For example, Outland Road in Plymouth, is four lanes wide, with broad pavement, light control, crossing points, and good lighting. The speed limit is 30, because there are lots of houses on one side, with park land and sports grounds on the other side. So at two o'clock in the morning, when the is very little traffic, it is still 30. A lot of drivers will try to get away with ignoring this limit, because at night it is pointless.

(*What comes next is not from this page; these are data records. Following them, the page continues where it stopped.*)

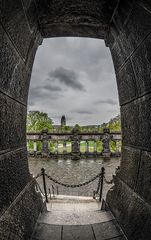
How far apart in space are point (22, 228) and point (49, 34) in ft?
9.90

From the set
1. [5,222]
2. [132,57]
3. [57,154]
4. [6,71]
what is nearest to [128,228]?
[5,222]

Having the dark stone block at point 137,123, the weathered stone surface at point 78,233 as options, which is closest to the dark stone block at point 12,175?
the weathered stone surface at point 78,233

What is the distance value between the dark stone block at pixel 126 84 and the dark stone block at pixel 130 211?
1.34 metres

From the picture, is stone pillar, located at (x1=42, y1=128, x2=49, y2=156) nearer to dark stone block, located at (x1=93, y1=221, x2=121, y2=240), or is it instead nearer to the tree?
the tree

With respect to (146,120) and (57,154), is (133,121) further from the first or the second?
(57,154)

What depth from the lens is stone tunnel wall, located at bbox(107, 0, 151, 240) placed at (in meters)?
2.09

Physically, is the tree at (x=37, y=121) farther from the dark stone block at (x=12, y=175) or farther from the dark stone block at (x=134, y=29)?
the dark stone block at (x=134, y=29)

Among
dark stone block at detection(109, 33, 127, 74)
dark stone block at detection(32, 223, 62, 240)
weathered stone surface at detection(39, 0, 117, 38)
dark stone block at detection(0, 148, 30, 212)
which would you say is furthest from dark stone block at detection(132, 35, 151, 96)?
dark stone block at detection(32, 223, 62, 240)

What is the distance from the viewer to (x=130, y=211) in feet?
8.10

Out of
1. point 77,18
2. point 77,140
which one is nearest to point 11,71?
point 77,18

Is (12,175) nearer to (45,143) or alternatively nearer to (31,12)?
(31,12)

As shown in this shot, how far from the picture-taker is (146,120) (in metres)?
2.31

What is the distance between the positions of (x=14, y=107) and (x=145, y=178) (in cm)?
182

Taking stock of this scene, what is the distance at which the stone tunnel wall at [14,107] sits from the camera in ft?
6.23
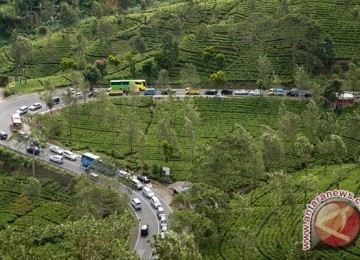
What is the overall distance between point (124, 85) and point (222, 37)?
91.1 ft

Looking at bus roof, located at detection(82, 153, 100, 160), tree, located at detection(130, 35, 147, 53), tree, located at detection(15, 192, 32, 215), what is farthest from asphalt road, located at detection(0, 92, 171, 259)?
tree, located at detection(130, 35, 147, 53)

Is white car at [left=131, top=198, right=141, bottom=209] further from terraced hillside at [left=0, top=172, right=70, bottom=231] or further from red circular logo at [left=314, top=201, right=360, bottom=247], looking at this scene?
red circular logo at [left=314, top=201, right=360, bottom=247]

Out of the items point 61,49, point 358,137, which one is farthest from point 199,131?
point 61,49

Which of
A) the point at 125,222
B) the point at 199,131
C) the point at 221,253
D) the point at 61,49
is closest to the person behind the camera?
the point at 125,222

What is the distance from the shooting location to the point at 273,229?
72.6 metres

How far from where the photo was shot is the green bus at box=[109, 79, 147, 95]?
118 m

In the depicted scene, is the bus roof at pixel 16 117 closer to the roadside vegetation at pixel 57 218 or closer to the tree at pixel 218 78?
the roadside vegetation at pixel 57 218

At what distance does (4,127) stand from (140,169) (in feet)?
97.2

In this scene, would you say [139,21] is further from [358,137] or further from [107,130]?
[358,137]

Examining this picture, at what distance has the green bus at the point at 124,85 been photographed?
117875 mm

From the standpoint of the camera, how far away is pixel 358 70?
350 feet

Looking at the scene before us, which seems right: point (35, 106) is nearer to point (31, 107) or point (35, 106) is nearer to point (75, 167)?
point (31, 107)

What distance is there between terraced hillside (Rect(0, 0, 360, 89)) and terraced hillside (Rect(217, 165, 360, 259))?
39.6 metres

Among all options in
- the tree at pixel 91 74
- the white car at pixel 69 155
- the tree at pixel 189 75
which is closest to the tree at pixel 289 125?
the tree at pixel 189 75
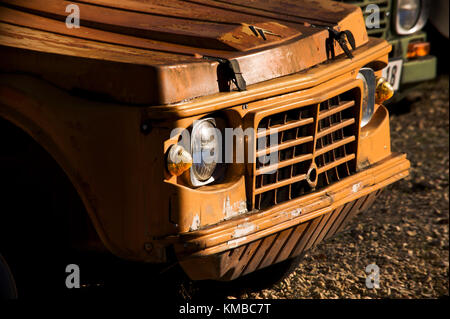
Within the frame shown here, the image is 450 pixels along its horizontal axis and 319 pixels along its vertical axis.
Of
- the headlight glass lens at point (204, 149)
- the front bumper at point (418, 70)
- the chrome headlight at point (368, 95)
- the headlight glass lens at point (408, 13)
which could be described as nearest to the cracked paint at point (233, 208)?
the headlight glass lens at point (204, 149)

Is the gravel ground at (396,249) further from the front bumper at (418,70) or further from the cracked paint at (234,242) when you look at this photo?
the cracked paint at (234,242)

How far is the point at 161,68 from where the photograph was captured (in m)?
2.55

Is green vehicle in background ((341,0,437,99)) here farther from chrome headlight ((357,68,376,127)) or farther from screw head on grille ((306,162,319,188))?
screw head on grille ((306,162,319,188))

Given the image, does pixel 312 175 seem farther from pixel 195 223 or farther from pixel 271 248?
pixel 195 223

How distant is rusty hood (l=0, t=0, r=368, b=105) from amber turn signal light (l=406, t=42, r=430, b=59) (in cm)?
240

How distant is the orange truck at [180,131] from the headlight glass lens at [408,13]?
2441 mm

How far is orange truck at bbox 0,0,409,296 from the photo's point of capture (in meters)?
2.62

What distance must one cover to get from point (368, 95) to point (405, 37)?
240 cm

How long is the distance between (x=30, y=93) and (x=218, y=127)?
2.18 feet

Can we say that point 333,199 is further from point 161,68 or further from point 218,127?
point 161,68

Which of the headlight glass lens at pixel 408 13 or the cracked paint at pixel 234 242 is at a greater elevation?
the headlight glass lens at pixel 408 13

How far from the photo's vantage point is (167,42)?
2.91 metres

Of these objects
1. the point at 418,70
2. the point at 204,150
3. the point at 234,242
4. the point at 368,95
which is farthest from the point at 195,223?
the point at 418,70

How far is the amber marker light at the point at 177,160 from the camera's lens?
260 centimetres
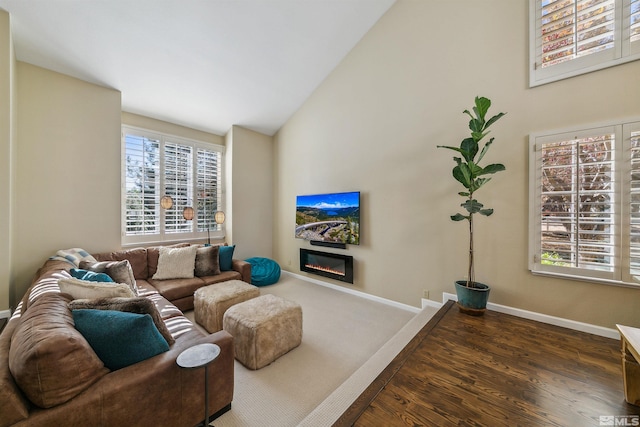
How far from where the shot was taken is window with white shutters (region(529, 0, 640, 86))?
2.01 m

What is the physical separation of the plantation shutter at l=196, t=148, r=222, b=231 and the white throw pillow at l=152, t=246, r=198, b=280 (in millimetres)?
1200

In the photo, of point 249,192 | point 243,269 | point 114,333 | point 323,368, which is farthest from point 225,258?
point 114,333

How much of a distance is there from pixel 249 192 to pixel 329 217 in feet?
6.84

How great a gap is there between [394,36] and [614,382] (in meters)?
4.32

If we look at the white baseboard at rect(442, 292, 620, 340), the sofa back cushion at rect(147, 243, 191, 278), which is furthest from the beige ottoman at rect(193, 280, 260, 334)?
the white baseboard at rect(442, 292, 620, 340)

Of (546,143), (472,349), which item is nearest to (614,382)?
(472,349)

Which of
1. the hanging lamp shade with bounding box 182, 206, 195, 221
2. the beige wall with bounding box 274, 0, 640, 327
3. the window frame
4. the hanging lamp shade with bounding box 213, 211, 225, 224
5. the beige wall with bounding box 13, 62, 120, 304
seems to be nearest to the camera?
the beige wall with bounding box 274, 0, 640, 327

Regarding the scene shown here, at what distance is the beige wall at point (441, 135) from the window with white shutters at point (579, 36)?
0.09 meters

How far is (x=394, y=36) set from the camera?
3422 mm

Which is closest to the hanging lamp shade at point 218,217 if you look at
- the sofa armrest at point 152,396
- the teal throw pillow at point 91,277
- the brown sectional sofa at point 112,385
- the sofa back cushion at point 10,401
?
the teal throw pillow at point 91,277

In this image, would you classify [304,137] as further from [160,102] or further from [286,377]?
[286,377]

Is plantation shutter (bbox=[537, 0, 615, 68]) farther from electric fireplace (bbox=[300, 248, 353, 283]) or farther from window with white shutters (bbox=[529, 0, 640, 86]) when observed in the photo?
electric fireplace (bbox=[300, 248, 353, 283])

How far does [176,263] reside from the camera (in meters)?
3.57

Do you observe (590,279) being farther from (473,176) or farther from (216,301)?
(216,301)
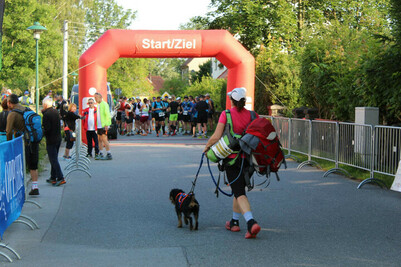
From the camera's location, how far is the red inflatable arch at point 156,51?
20.1m

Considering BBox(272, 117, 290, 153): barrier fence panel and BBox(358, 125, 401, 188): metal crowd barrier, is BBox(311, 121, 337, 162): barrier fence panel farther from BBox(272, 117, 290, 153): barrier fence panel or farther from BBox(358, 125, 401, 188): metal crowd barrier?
BBox(272, 117, 290, 153): barrier fence panel

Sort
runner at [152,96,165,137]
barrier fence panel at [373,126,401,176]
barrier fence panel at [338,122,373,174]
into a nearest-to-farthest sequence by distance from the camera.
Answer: barrier fence panel at [373,126,401,176] → barrier fence panel at [338,122,373,174] → runner at [152,96,165,137]

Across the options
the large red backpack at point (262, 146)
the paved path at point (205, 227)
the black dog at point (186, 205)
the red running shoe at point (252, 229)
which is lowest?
the paved path at point (205, 227)

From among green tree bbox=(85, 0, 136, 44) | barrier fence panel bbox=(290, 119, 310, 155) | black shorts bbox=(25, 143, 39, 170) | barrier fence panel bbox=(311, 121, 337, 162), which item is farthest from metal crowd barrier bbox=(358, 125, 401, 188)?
green tree bbox=(85, 0, 136, 44)

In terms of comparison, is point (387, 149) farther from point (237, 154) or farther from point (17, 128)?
point (17, 128)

An example the other way, is Shalloak Road near Canterbury, where we used to live. A narrow winding country lane, with a railway crossing, multiple sharp bends and sharp corners, no pavement either side, no lighting, no lane markings, and a speed limit of 60, because us and next door were the only houses there. (There used to be four.) We had cars in our garden four or five times a year, cars on the railway at least one a year, one building demolished by a car that went into it, and another seriously damaged. There were frequent collisions on the road, but no one was ever going to be prosecuted for dangerous driving because they had not breeched the speed limit.
What we need, is a system of speed limits that is designed to reflect the nature of each road and the conditions that would generally by encountered on that road. 30 in a town centre, 40 elsewhere in a town, 40 also on rural roads that are too narrow to allow vehicles to pass at speed, or have multiple bends or other obstructions that might make the road hazardous at high speed.
Another idea which would improve road safety alongside an improved speed limit system would be to redesign the driving instruction system as well to teach people to drive according to the nature and conditions of the road, rather than just teaching control of the vehicle. This could be balanced by increased application of the charge of "Driving Without Due Care And Attention", which in itself would be better enforced by spot penalties rather than months spent dragging every case through the courts.